Task to carry out:
Give back only the stretch from the line containing "How much distance" through the end of the listing, with "camera" changed to "lens" and everything else left the same.

**** Provided records

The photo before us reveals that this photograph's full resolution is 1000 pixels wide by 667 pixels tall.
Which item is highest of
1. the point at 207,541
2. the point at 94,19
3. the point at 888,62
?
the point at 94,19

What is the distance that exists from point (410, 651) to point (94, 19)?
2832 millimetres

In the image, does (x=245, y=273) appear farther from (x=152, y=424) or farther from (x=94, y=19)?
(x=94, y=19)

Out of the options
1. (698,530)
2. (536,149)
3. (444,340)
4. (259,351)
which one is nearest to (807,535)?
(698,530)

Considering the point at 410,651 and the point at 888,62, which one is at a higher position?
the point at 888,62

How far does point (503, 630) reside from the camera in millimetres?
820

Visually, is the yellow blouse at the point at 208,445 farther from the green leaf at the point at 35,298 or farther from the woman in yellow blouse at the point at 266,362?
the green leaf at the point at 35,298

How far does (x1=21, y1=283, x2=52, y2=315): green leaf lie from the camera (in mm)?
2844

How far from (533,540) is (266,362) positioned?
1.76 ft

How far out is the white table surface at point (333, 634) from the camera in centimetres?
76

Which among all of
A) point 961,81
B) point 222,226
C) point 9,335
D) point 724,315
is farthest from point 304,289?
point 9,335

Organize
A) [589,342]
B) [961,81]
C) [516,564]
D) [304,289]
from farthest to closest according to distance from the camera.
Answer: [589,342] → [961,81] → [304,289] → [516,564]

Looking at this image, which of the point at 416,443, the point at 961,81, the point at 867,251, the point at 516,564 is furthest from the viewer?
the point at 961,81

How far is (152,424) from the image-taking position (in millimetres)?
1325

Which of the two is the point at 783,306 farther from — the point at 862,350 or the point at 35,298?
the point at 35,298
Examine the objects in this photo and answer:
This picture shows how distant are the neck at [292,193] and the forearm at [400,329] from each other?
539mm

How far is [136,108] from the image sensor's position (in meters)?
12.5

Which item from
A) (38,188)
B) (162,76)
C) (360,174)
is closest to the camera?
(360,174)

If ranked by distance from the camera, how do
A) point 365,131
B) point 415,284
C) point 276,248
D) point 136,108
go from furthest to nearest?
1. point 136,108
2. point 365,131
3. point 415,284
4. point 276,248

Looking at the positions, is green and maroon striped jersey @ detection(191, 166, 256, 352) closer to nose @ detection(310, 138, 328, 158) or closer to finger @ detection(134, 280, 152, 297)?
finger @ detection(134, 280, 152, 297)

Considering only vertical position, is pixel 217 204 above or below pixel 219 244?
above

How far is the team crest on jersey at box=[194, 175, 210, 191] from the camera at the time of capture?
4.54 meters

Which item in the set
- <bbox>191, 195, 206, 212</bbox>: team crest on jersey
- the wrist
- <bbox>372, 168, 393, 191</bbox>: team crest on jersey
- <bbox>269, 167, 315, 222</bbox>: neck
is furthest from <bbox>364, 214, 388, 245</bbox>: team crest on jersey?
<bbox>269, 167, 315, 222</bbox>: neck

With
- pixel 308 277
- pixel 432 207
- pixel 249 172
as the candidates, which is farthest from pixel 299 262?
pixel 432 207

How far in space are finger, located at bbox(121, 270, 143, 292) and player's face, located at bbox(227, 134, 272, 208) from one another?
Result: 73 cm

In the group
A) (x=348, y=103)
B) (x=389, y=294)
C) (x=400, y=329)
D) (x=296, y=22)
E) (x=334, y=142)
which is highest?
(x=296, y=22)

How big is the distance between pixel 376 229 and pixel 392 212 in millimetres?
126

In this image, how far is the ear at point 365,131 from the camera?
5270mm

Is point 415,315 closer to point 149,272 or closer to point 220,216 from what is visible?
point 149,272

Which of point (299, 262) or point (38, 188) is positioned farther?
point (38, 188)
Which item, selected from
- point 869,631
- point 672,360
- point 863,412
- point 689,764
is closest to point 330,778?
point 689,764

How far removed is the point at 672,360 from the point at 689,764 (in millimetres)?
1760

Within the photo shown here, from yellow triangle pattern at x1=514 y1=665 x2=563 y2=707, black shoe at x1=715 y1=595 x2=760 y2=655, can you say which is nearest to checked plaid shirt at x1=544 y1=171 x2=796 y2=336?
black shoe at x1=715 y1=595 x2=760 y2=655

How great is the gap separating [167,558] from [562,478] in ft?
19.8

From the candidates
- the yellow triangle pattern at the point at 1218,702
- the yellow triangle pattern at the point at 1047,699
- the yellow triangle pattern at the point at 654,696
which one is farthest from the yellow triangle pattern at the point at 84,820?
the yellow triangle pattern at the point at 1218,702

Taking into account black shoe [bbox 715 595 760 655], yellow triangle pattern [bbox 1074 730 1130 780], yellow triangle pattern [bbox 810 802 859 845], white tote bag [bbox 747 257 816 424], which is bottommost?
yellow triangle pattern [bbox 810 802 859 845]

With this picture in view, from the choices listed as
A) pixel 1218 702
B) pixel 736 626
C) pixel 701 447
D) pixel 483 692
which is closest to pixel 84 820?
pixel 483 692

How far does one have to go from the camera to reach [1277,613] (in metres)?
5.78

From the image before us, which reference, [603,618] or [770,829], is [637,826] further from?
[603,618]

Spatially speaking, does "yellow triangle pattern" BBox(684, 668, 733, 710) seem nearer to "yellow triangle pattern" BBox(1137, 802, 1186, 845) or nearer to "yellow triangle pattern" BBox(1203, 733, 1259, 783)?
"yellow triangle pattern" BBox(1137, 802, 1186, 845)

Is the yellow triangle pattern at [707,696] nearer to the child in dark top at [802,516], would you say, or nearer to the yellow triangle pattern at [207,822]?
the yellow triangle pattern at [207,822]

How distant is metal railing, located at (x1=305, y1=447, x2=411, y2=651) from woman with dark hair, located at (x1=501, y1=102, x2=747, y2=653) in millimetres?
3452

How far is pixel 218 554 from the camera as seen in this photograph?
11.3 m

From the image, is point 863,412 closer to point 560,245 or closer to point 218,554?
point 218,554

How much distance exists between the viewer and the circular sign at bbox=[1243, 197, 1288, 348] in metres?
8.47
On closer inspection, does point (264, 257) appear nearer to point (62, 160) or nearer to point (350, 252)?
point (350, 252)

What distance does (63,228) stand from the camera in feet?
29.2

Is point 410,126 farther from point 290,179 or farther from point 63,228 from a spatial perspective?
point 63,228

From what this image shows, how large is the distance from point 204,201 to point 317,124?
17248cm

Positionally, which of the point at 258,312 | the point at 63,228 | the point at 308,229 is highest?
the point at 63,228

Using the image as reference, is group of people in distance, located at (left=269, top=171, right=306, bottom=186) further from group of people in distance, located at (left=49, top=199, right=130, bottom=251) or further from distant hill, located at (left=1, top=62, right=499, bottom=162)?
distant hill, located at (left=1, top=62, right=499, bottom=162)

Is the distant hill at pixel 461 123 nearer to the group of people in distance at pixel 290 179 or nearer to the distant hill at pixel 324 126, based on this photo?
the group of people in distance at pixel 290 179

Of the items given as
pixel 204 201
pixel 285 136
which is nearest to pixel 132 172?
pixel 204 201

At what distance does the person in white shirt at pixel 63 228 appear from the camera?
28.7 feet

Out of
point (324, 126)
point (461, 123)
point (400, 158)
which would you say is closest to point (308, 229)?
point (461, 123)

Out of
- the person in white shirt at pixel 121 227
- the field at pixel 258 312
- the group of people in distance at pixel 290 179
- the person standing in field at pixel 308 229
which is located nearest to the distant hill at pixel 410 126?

********

In response:
How much distance exists between the viewer and the circular sign at bbox=[1243, 197, 1288, 348] in metres?
8.47
On closer inspection, does point (264, 257) appear nearer to point (62, 160) or nearer to point (350, 252)?
point (350, 252)

What distance does (63,228) stand from the lens in feet?
29.2

Is point 410,126 farther from point 290,179 or farther from point 63,228 from a spatial perspective?
point 63,228

From what this image shows, how large is the distance from point 204,201 to point 317,124?
17248cm

Positionally, which of the point at 258,312 | the point at 63,228 | the point at 308,229 is highest?
the point at 63,228

Using the image as reference, is group of people in distance, located at (left=269, top=171, right=306, bottom=186) further from group of people in distance, located at (left=49, top=199, right=130, bottom=251) or further from distant hill, located at (left=1, top=62, right=499, bottom=162)?
distant hill, located at (left=1, top=62, right=499, bottom=162)

Is the distant hill at pixel 461 123 nearer to the group of people in distance at pixel 290 179 or nearer to the distant hill at pixel 324 126, based on this photo?
the group of people in distance at pixel 290 179

Of the items given as
pixel 204 201
pixel 285 136
which is nearest to pixel 132 172?
pixel 204 201

At what distance does the person in white shirt at pixel 63 228 appear from the lens?
28.7 feet

Out of
point (324, 126)
point (461, 123)
point (400, 158)
which would you say is closest to point (308, 229)?
point (461, 123)

Out of
- the person in white shirt at pixel 121 227
- the field at pixel 258 312
- the group of people in distance at pixel 290 179
- the person standing in field at pixel 308 229
which is located nearest to the distant hill at pixel 410 126?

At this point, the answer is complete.